AI Translation· azure_openai

Beijing Junhe (Hangzhou) Law Firm Legal Opinion on the Second Extraordinary Shareholders' Meeting of Zhejiang Chengchang Technology Co., Ltd. in 2026

To: Zhejiang Chengchang Technology Co., Ltd.

Beijing Junhe (Hangzhou) Law Firm (hereinafter referred to as "this Firm") has been entrusted by Zhejiang Chengchang Technology Co., Ltd. (hereinafter referred to as "the Company") to issue this legal opinion based on the "Securities Law of the People's Republic of China" (hereinafter referred to as "Securities Law"), "Company Law of the People's Republic of China" (hereinafter referred to as "Company Law"), the "Rules for Shareholders' Meetings of Listed Companies" issued by the China Securities Regulatory Commission (hereinafter referred to as "Shareholders' Meeting Rules"), "Management Measures for Law Firms Engaging in Securities Legal Business," "Practice Rules for Law Firms in Securities Legal Business," and other current effective laws, administrative regulations, rules, and normative documents of the People's Republic of China (hereinafter referred to as "China") (for the purpose of this legal opinion, excluding the current effective laws, administrative regulations, rules, and normative documents of the Hong Kong Special Administrative Region, Macao Special Administrative Region, and Taiwan) and the current effective "Articles of Association of Zhejiang Chengchang Technology Co., Ltd." (hereinafter referred to as "Articles of Association").
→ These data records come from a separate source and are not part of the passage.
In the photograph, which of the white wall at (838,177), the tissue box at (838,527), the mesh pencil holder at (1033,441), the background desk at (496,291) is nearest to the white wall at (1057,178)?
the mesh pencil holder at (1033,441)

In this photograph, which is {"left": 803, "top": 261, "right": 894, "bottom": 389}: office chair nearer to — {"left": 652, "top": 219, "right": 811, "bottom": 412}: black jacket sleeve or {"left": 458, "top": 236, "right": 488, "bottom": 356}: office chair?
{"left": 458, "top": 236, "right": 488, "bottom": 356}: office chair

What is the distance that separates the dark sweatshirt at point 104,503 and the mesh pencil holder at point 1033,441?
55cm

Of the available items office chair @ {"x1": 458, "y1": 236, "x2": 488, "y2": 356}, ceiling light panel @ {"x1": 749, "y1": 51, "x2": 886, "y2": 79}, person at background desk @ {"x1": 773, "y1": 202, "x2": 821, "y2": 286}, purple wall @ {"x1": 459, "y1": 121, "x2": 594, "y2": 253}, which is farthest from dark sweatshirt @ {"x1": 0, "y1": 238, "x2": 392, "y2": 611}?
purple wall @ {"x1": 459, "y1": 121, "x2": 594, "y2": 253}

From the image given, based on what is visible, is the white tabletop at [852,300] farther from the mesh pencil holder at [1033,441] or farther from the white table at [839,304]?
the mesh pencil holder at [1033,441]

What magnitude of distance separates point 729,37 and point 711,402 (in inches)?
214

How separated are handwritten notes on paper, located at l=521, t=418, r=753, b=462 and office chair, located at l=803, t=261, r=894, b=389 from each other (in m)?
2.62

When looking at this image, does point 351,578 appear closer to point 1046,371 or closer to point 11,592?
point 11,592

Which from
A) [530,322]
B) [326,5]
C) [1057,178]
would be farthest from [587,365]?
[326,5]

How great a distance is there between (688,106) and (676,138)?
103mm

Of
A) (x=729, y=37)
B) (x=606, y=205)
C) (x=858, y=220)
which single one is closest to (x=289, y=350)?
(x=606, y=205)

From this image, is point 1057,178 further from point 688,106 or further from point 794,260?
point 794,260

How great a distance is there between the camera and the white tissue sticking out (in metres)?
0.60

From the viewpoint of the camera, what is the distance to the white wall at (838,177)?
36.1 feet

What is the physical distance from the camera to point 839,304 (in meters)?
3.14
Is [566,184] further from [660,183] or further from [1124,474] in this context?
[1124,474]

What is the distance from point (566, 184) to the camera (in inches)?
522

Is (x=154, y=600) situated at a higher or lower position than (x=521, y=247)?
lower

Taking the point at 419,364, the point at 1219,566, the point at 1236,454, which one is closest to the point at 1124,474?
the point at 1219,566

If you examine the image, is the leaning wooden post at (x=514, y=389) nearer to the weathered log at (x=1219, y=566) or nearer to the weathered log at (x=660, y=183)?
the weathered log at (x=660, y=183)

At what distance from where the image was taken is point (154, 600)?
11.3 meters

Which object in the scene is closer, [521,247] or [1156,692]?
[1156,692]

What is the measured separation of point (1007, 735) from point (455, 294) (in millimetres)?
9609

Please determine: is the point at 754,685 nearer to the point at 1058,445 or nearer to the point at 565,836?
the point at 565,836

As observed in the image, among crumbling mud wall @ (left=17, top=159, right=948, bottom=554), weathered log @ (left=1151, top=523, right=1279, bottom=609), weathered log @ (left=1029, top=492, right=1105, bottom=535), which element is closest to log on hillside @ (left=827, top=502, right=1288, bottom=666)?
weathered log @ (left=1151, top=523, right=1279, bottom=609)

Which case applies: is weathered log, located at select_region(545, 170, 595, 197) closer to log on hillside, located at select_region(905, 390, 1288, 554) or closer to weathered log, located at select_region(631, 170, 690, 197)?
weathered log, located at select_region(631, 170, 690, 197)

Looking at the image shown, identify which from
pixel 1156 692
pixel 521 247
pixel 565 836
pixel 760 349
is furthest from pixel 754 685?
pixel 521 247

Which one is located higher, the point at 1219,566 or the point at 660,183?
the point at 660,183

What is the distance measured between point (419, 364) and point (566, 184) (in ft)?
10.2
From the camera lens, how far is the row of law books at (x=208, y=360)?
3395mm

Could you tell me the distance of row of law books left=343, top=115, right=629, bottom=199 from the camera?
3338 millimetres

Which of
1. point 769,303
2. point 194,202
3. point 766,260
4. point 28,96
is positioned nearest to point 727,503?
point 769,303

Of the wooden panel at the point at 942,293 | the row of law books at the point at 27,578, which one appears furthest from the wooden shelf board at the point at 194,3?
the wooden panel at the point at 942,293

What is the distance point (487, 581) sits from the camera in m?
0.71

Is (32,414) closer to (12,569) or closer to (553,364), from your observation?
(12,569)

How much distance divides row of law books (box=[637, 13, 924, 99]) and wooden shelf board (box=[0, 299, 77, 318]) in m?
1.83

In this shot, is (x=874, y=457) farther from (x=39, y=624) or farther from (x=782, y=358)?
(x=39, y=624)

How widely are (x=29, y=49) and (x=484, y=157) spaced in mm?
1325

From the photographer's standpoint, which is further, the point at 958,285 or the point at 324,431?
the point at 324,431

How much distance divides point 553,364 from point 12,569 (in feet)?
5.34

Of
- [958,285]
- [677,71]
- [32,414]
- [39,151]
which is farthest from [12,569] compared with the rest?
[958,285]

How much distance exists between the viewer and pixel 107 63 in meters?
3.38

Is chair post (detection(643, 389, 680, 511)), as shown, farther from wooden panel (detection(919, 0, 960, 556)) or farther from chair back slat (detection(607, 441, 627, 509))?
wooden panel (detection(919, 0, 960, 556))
Lawyers were appointed to attend the Company's second extraordinary shareholders' meeting held on June 2, 2026 (hereinafter referred to as "this Shareholders' Meeting") and to issue this legal opinion regarding matters related to this Shareholders' Meeting.

To issue this legal opinion, the lawyers of this Firm attended this Shareholders' Meeting and reviewed the documents provided by the Company related to this Shareholders' Meeting, including but not limited to:

  1. The current effective "Articles of Association of Zhejiang Chengchang Technology Co., Ltd.";
  2. The announcement of the resolution of the 17th meeting of the second board of directors published by the Company on May 15, 2026, on the Giant Tide Information Network and the Shenzhen Stock Exchange website;
  3. The notice of the convening of the second extraordinary shareholders' meeting published by the Company on May 15, 2026, on the Giant Tide Information Network and the Shenzhen Stock Exchange website;
  4. The shareholder register as of the record date for this Shareholders' Meeting;
  5. The attendance registration records and supporting materials of shareholders present at the meeting;
  6. The statistical results of the online voting for this Shareholders' Meeting provided by Shenzhen Securities Information Co., Ltd.;
  7. The proposals for this Shareholders' Meeting and related announcement documents;
  8. Other meeting documents.

The Company has assured this Firm that it has disclosed all facts that could affect the issuance of this legal opinion and has provided the original written materials, copies, commitment letters, or certificates required by this Firm for issuing this legal opinion, with no concealment, false statements, or significant omissions; the documents and materials provided by the Company to this Firm are true, accurate, complete, and valid, and that the copies or duplicates are consistent with the originals. This Firm assumes that the materials submitted by the Company (including but not limited to identification documents of relevant personnel, stock account cards, power of attorney, business licenses, etc.) are true, accurate, complete, and valid, that the signatures and/or seals on the materials are genuine, and that the copies or duplicates are consistent with the originals. All materials announced by the Company on designated information disclosure media and the facts stated therein are complete, sufficient, and true, with no falsehoods, concealments, or significant omissions. For facts that are crucial to the issuance of this legal opinion but cannot be supported by independent evidence, this Firm relies on certification documents issued by relevant government departments, the Company, or other relevant institutions.